For the “new city” the process was different because there were no real locations to start from. The job of the layout and concept designer, mostly that of Takashi Watabe, was to invent, to construct that urban environment. Watabe is the architect of the set. He designed most buildings and scenes which could not be photographed.

The art director then blended both parts into a coherent world with immanent contrasts of old and new. That is a very exciting process to follow.

It’s interesting to think that these fantasy spaces are based on concrete locations in reality. How do these environments in the film reflect on the architecture of Tokyo at this time? Was it a particularly dystopian mood that existed in the country’s landscapes? Or perhaps something imagined that was then projected onto these real environments?

This film, released 1995, was the continuation of Oshii’s reflection of the Asian megacity, which he started with Patlabor in 1989 and continued after Ghost in the Shell with [its sequel] Innocence in 2004. Patlabor is set in a realistic urban depiction of Tokyo. Innocence is located in a purely fictional Asian world. The world of Ghost in the Shell is a hybrid of these poles.

Haruhiko Higami photographed city views as concept photography for the development of storyboards and backgrounds of the film Patlabor: The Movie. Tokyo was once a lagoon city with many canals surrounding the Imperial Palace. Most of the channels, dating back to the Edo period (1603–1867), were filled in the 1960s. As local research, Oshii and his team criss-crossed Tokyo by boat through remaining old channels to find new, unusual perspectives and hidden views. This rarely seen other face of Tokyo was used in the backgrounds through the whole film.

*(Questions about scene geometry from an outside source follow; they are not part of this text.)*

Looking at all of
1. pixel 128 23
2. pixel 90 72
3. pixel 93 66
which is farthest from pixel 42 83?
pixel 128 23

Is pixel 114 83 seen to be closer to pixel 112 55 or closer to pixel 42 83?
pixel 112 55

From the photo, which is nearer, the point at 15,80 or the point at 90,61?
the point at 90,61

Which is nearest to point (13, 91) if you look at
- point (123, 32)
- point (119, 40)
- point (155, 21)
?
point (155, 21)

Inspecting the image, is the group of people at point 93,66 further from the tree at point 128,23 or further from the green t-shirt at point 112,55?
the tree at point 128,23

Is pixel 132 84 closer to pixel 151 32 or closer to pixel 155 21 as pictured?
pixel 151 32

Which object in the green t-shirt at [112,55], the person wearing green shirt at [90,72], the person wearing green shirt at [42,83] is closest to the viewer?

The setting of Innocence is, in comparison with Ghost in the Shell, further abstracted from a real city. In order to present a world living 30 years in the future and remain believable, Oshii decided to use a production design strongly featuring the ornamentation and formal language of the pre-industrial Asian mainland. In contrast to the high-tech vehicles and mechanical bodies stands an East Asian vision of a future metropolis.

In 2004 the film Tokyo Scanner was produced for the “Cities of the World” exhibition at the opening of Roppongi Hills, one of the largest urban development projects in Tokyo at the turn of the millennium.

Produced by the Mori Building Corporation in cooperation with Mamoru Oshii, the movie blends the cinematic vision of the director with real estate projects of the company. It thus highlights the close connection between technology, urban visions and the fantasy world of Anime.

Built by the Mori Building Corporation, the mega-complex houses offices, apartments, restaurants, cafes, cinemas, a museum, a hotel, a large TV studio, an outdoor theater and parks. The central element is the 54-story Mori Tower. Seventeen years after the earliest designs, the complex was opened on the 23rd of April 2003. Roppongi Hills cost over 4 billion Euros and was built on a 109,000 mm² site. The construction site was bought over a period of fourteen years from more than 400 landowners, some of who had lived in traditional wooden houses.